Provided material
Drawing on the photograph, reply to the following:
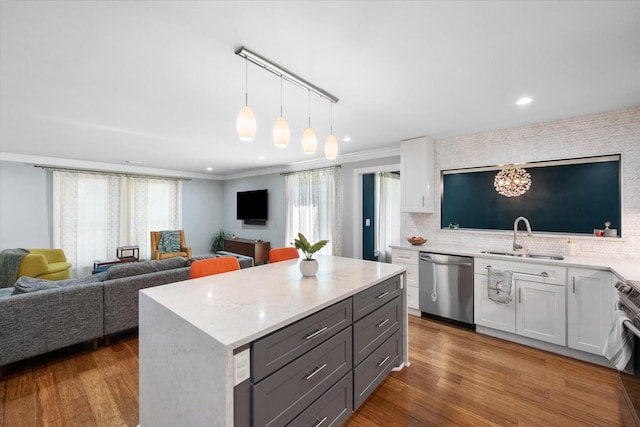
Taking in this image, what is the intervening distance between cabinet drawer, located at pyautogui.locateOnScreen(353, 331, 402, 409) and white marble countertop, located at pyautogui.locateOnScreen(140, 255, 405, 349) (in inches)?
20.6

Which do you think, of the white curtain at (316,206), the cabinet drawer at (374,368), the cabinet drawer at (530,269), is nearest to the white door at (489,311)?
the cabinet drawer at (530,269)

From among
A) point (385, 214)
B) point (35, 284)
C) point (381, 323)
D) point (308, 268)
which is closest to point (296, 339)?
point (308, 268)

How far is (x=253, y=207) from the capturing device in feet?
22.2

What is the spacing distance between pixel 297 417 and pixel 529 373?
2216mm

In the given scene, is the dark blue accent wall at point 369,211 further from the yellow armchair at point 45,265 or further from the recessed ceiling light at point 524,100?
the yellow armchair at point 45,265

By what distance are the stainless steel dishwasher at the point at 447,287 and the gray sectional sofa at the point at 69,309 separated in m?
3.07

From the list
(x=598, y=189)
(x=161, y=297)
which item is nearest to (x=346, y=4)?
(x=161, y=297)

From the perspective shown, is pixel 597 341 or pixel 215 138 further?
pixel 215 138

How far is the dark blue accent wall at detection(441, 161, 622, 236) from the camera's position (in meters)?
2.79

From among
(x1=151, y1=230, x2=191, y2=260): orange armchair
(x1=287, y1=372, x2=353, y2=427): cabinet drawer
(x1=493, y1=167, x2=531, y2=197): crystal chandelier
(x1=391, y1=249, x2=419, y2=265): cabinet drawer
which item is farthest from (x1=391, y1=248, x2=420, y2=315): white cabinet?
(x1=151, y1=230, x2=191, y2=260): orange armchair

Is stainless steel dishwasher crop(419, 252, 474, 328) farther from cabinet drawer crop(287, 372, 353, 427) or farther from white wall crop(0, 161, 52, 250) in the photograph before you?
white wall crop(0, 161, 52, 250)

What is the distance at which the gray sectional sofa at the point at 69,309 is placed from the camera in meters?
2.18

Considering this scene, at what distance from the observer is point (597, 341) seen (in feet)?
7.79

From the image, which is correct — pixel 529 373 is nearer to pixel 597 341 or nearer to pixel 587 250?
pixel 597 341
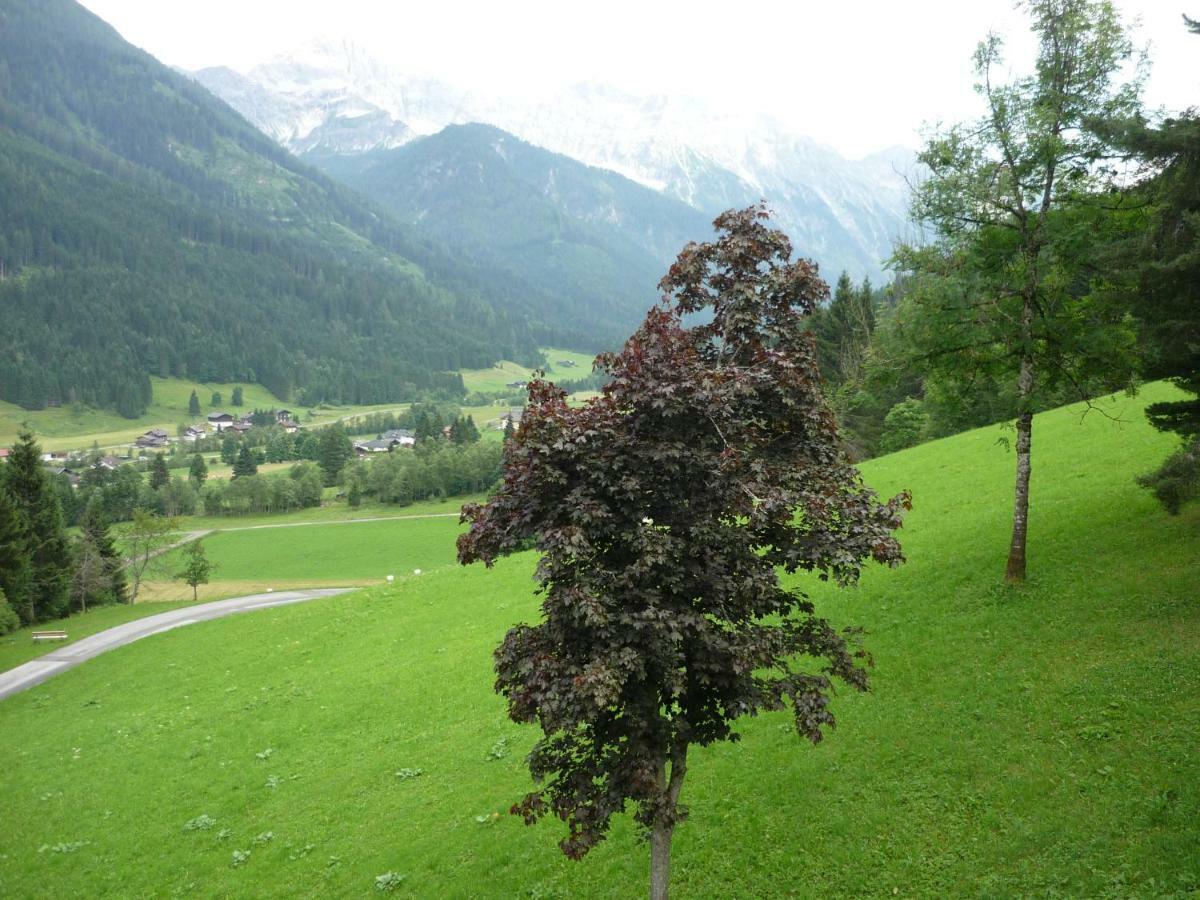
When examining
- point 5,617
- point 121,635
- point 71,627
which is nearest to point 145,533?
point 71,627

Task goal
Rescale the material, starting with the line that contains "From the image, which" and continuing through the end of the material, and give only those lines again, requests included. Multiply every pixel coordinate in the answers by 1.65 and round to whole numbers, halves up, leave the requests unchanged, and omit the pictures.

Reply
From the image, which is correct — pixel 529 373 is nearer to pixel 597 341 or nearer to pixel 587 250?
pixel 985 563
When examining
- point 5,617
- point 121,635
- point 71,627
which is nearest to point 145,533?
point 117,1035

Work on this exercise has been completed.